Mit Uhren ist der Start holprig. Wer erinnert sich nicht daran, wie sie oder er gelernt hat, die Zeit auf beblümten Pappen mit Plastikzeigern einzustellen? Sicher, aller Anfang ist schwer. Frust ist vorprogrammiert. Vielleicht hat der ein oder andere im Vorschulalter seine Übungsuhr auch einmal wütend durch den Raum geworfen. Aber was, wenn aus der Unfähigkeit heraus, die Uhr zu lesen, gleich ein Krieg inszeniert wird? Das ließe auf einen schwierigen Charakter schließen.

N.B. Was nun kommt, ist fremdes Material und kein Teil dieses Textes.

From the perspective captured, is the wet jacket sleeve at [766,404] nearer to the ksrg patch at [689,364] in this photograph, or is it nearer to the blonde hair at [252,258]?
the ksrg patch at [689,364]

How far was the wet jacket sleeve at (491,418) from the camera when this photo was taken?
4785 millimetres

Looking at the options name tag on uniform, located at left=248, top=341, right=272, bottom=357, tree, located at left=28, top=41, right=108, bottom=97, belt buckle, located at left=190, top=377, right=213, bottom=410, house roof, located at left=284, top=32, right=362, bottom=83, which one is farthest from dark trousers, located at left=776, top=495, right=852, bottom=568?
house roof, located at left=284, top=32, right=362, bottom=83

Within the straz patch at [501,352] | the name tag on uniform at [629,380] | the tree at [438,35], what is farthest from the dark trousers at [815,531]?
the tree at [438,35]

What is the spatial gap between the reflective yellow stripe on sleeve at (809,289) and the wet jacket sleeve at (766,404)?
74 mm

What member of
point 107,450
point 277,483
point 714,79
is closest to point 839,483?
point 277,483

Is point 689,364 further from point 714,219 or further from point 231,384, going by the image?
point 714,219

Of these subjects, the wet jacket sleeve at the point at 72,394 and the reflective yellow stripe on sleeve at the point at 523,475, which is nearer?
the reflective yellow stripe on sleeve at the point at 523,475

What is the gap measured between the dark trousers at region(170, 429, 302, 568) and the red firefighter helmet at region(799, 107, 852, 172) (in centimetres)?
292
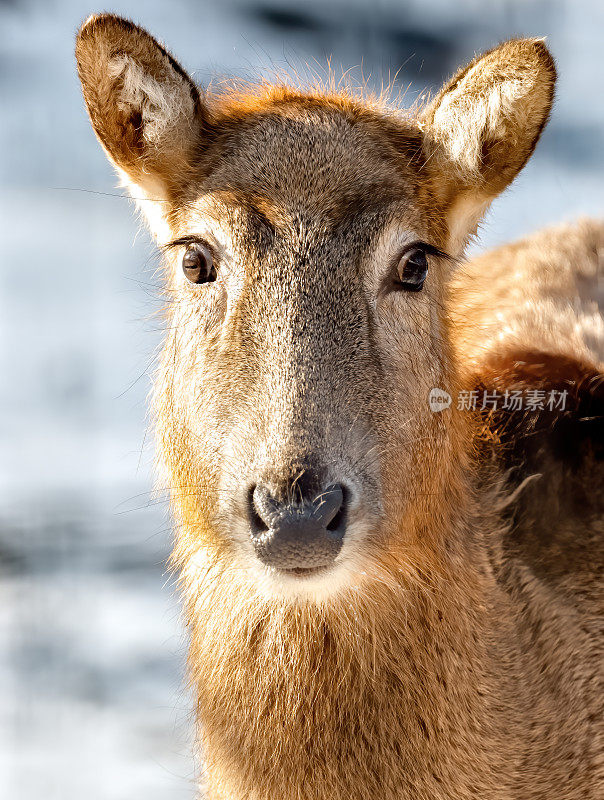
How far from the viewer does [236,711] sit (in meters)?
3.86

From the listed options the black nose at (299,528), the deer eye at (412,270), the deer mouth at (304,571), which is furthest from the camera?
the deer eye at (412,270)

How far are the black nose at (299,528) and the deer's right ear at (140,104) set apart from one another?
178cm

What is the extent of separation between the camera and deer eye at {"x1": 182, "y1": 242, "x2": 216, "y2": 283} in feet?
12.8

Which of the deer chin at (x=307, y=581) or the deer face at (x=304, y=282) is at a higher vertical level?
the deer face at (x=304, y=282)

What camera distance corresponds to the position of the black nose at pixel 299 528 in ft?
9.95

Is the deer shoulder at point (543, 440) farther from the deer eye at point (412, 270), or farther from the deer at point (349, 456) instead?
the deer eye at point (412, 270)

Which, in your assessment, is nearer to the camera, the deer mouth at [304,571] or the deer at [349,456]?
the deer mouth at [304,571]

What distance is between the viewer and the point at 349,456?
3318mm

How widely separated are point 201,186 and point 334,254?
2.54 feet

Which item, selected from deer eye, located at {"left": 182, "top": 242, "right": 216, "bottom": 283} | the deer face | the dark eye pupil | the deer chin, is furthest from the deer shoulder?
the deer chin

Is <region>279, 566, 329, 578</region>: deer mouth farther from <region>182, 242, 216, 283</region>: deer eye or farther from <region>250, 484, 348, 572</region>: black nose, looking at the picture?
<region>182, 242, 216, 283</region>: deer eye

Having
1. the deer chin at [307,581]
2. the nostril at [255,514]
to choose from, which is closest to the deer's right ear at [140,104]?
the nostril at [255,514]
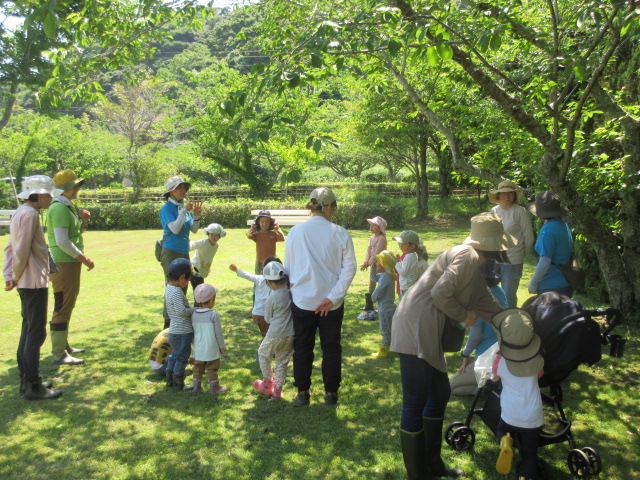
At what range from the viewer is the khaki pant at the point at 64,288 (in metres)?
5.76

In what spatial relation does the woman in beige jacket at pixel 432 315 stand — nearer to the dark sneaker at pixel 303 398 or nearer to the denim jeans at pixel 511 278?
the dark sneaker at pixel 303 398

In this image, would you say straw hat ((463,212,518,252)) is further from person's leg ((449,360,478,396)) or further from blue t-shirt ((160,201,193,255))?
blue t-shirt ((160,201,193,255))

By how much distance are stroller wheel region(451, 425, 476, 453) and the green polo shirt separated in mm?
4154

Wie so oft, ist das gleichwohl eine Frage der Perspektive: Eine drastische Reaktion kann genauso gut nur logische Konsequenz sein. In der Regel gibt es immer eine Eskalationsstufe, die das Außergewöhnliche, das Unverhältnismäßige in das Licht der Nachvollziehbarkeit stellt.
Weil er mit Chronologie nichts anfangen kann, facht Gott in John Miltons Paradise Lost einen Krieg unter seinen Engeln an. Die drei Tage dauernde Schlacht wird zur denkbar drastischsten Ersatzhandlung. Oder auch nur zur logischen Konsequenz der freiheitlichen Schöpfung. Es kommt darauf an, ob Gott hier nicht nur das uninteressierte Kind vor der Übungsuhr ist, sondern zugleich Zeiger, Tisch und Pappe.
Satan, Gott der Herzen Milton veröffentlichte Paradise Lost 1667 als Heldenepos in der Tradition Vergils und Homers. Es ist eines der berühmtesten Werke der englischen Literaturgeschichte. Bis heute gilt das Gedicht im Blankvers - mit seinen insgesamt 12 Büchern - als ebenso spektakulär wie umstritten. Die Referenzen in der Populärkultur sind zahlreich: Das Kino ist voll von Devil-Gentlemen, die in Miltons Satan ihren Urahn haben. Metal-Bands widmen dem Thema ganze Songzyklen (Cradle of Filth), benennen ihre Alben (Symphony X) oder gar sich selbst nach Paradise Lost. Im Berliner Dom gab es das Werk 2003 als Opernbearbeitung zu sehen. [...]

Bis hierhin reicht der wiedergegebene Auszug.